→ Document excerpt:

--- START ---

In The Last Word, we sit down with an industry expert to share their wealth of knowledge with you. This issue, the conversation features Carrie Ohorodnyk, the executive director of the Rose E. Schneider YMCA.
How did you get started in the community recreation industry?
CO: I’ve worked out for years. Twelve years ago, while a member at my YMCA, I decided to get my MBA, which required me to quit my full-time job. While going to school, I didn’t know how I would be able to afford living on my own and my Y membership, so I got a job working at the front desk part time — as an employee, I got a free membership. I fell in love with the mission of the YMCA, as well as the positive and healthy environment we create, and I continued to move up within the organization.
What’s been a key to the Rose E. Schneider Family YMCA’s success? What are you most proud of?
CO: Keeping a clean, friendly and relevant facility. We are constantly working as a team to evaluate our programs and services to ensure we are providing high-quality and popular programs. We need to provide our members with value for their money.
What has been one of the biggest accomplishments of your career?
CO: Realizing that culture is everything. We are working diligently to create a culture of accountability among all of our staff. It is a lot of work, but it’s already paying off. Staff involved in the initial stages are already more attentive to members and following our culture beliefs. We involved staff early on to make sure they had a part in creating the belief system — therefore, creating buy-in. I look forward to seeing how this cultural shift will play out and affect revenue, as well as overall staff and member satisfaction.
What has been one of the biggest challenges you have faced in your career?
CO: In March 2016, I was blessed to receive a promotion from membership director to executive director. It was what I worked so hard for and couldn’t believe it was actually happening. However, while on the top of the world in my career, my mom got sick with cancer. As I was trying to get comfortable in my new role, I was spending most nights at the hospital, trying to keep up with my then four-year-old, and manage life. My mom passed away two months after I received my new position — it was a challenge to keep myself in check. I had to fully commit myself to my new role while trying to work through the grief process of losing my mom. To be honest, I still am. It was with the support of my husband, daughter, and other family and friends that I was able to make it through this challenging time.
What is one lesson you have learned that other community recreation professionals can learn from?
CO: As a community recreation facility, we face a lot of pressure serving our people — however, we can’t be everything to everyone. We have to be OK with being enough. We will never be perfect and always please all of our members. If, at the end of the day, you feel you’ve done all you could do, that should be enough. Work to serve.
Tell us one fact about yourself others may not know.
CO: I’m kind of a boring person. I love fast cars and secretly wish I was a race car driver.

--- END ---

→ Listed records:
--- START ---

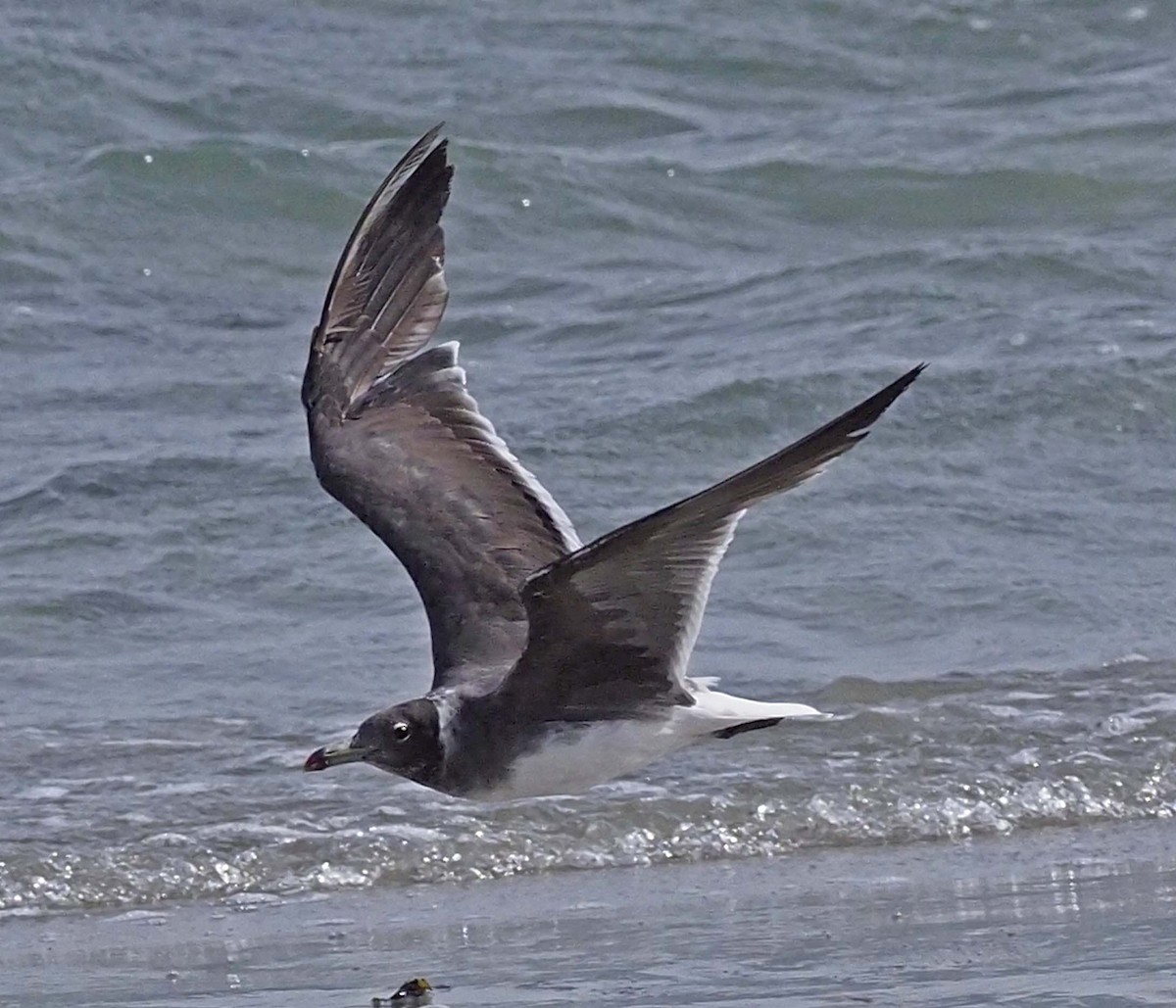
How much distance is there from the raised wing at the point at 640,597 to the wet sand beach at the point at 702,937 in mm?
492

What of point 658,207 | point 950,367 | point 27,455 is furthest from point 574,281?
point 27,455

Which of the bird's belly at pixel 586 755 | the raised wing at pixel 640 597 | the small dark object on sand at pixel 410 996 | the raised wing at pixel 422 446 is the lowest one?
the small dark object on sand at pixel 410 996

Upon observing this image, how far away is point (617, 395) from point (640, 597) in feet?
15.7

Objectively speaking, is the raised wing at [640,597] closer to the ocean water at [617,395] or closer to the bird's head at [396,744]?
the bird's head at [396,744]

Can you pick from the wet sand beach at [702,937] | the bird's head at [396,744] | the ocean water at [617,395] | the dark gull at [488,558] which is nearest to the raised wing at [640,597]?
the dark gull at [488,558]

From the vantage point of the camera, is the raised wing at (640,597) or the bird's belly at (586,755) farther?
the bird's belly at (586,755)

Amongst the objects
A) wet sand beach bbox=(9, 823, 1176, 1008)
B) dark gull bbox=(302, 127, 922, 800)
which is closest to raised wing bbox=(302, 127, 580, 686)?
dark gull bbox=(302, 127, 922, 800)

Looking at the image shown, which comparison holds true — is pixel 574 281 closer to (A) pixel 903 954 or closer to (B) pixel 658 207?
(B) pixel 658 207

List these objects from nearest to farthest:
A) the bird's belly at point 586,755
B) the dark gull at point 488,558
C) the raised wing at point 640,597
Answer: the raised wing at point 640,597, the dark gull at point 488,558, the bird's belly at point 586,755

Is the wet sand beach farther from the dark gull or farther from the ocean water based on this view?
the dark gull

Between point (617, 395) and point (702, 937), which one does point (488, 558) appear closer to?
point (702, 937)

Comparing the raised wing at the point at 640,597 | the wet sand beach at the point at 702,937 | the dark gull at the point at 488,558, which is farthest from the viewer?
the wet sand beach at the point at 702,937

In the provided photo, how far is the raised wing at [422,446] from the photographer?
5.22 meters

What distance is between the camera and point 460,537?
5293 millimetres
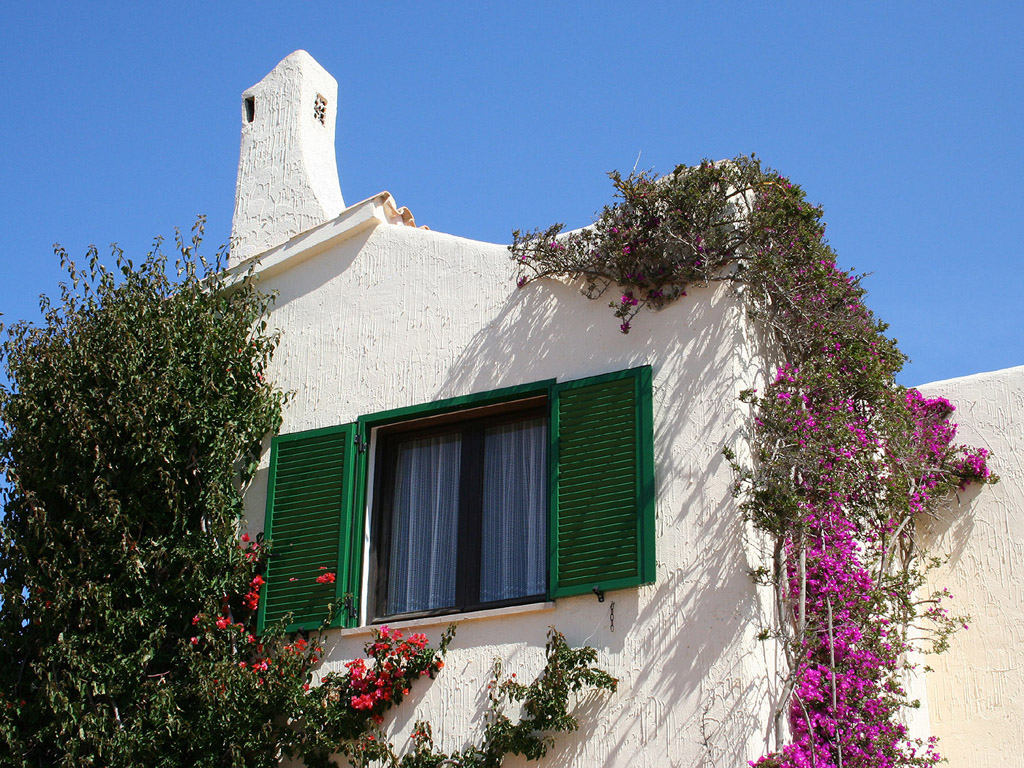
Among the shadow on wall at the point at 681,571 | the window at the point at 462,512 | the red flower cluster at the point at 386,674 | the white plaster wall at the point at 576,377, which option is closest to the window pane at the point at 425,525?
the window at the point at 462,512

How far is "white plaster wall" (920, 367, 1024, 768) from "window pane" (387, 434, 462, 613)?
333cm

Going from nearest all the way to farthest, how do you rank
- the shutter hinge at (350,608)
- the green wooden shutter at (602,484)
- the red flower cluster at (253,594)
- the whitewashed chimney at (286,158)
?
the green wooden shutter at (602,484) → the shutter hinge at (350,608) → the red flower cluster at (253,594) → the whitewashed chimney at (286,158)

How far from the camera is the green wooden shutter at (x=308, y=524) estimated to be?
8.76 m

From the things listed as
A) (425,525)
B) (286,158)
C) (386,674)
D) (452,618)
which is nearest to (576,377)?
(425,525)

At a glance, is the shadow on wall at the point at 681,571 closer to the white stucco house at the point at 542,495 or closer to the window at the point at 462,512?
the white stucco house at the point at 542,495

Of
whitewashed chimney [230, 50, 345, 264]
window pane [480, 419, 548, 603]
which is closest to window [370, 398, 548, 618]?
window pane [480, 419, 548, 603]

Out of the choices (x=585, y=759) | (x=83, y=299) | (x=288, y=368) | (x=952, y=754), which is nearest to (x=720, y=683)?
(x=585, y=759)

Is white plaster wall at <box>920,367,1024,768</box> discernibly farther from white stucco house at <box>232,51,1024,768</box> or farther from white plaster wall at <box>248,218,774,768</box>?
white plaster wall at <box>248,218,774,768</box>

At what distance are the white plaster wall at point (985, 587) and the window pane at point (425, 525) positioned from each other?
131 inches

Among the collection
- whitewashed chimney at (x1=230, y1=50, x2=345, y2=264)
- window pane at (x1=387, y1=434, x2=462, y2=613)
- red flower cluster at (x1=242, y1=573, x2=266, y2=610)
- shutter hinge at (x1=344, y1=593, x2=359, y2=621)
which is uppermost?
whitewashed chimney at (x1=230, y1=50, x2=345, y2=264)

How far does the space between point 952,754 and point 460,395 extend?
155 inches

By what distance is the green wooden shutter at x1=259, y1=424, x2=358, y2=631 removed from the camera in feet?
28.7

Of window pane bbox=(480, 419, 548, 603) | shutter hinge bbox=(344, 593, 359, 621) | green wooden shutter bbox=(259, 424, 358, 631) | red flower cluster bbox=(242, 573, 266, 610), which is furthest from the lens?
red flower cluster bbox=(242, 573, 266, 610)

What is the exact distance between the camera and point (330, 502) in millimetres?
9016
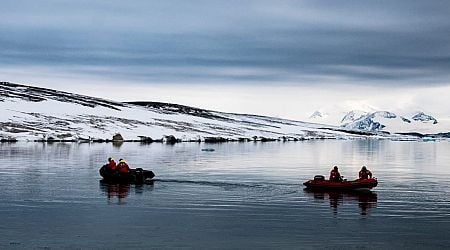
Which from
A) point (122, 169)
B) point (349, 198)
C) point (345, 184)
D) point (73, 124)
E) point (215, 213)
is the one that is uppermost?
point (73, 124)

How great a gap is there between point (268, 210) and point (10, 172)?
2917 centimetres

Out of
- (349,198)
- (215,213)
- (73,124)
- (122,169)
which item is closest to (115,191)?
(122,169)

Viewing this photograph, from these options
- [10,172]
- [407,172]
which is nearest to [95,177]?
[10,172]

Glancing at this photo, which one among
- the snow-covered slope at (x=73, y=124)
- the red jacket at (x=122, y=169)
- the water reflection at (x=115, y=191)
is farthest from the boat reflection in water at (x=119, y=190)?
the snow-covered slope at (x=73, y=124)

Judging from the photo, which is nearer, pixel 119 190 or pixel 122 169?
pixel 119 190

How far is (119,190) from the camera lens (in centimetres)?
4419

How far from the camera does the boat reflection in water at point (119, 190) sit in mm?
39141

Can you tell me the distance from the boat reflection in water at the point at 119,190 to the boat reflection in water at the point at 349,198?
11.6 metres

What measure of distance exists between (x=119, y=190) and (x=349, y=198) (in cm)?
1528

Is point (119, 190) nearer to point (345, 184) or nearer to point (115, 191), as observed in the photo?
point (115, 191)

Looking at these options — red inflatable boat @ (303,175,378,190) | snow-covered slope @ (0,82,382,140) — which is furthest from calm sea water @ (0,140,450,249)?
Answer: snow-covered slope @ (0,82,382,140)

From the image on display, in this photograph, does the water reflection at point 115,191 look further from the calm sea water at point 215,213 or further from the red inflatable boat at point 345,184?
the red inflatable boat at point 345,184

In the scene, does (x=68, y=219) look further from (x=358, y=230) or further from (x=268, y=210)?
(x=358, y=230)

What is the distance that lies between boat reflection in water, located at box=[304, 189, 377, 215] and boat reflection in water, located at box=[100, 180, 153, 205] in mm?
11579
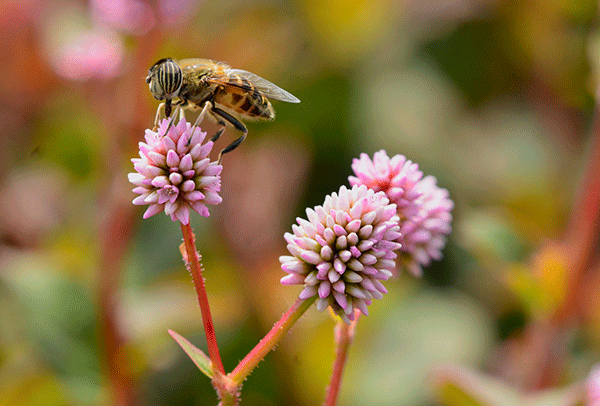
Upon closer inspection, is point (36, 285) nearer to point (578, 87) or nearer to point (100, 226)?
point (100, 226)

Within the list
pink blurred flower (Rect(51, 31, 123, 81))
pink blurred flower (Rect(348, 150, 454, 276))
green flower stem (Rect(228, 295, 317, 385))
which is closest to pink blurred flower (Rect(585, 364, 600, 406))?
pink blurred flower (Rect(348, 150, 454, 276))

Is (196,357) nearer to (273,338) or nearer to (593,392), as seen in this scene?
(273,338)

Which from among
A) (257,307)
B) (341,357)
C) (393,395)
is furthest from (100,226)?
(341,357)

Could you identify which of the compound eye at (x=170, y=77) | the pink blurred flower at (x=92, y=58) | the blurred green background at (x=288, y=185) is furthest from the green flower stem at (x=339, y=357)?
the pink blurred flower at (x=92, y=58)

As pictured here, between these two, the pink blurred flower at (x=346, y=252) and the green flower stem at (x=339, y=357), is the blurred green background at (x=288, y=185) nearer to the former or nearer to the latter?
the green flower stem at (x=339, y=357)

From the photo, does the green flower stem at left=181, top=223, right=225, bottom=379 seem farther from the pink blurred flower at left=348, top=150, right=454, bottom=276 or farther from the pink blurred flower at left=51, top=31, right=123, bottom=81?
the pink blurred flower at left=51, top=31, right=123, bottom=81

--- END ---

→ Tasks to complete:
• A. According to the interview, what job did Ohorodnyk hold before her promotion to executive director?
• B. Please copy the interview word for word, starting with "What has been one of the biggest challenges" and going on through "this challenging time.".

→ Task-by-task solutions:
• A. Membership director.

• B.
What has been one of the biggest challenges you have faced in your career?
CO: In March 2016, I was blessed to receive a promotion from membership director to executive director. It was what I worked so hard for and couldn’t believe it was actually happening. However, while on the top of the world in my career, my mom got sick with cancer. As I was trying to get comfortable in my new role, I was spending most nights at the hospital, trying to keep up with my then four-year-old, and manage life. My mom passed away two months after I received my new position — it was a challenge to keep myself in check. I had to fully commit myself to my new role while trying to work through the grief process of losing my mom. To be honest, I still am. It was with the support of my husband, daughter, and other family and friends that I was able to make it through this challenging time.